*** Document section

# Multi bar cutters are so very very worth it



## bathgeek (Dec 1, 2017)

I’ve used knives, flat cutters in miter boxes and out of them, and cheese slicers, trying to avoid having to pay for a multi bar cutter, but I eventually bit the bullet and bought one. And oh my lord. It used to take me forever. Wipe down the wire or blade with every cut. Measure and re-measure. Try hard to hold it steady, though invariably the wire slides or curves mid cut and my edge turn out ugly. Groan at how ugly they turned out. 

Today I used my brand spanking new multi bar cutter (got a pretty acrylic one from Scott over at Custom Soap Stamps). Perfect cut. Ten slices, neat as can be. Less than a minute from unmold to laying out the slices. 

Why the heck did I wait so long? I’m in love.


----------



## NsMar42111 (Dec 1, 2017)

I'm with you there! i love cutting soap now!


----------



## amd (Dec 1, 2017)

******

• [What the task asks]:
In the forum thread about multi bar cutters, where did bathgeek get the new cutter?

*** Given data

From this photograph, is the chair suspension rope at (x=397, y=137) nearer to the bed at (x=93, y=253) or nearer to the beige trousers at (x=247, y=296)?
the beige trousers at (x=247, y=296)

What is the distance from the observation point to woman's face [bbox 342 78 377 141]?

******

• [Full response]:
From Scott over at Custom Soap Stamps.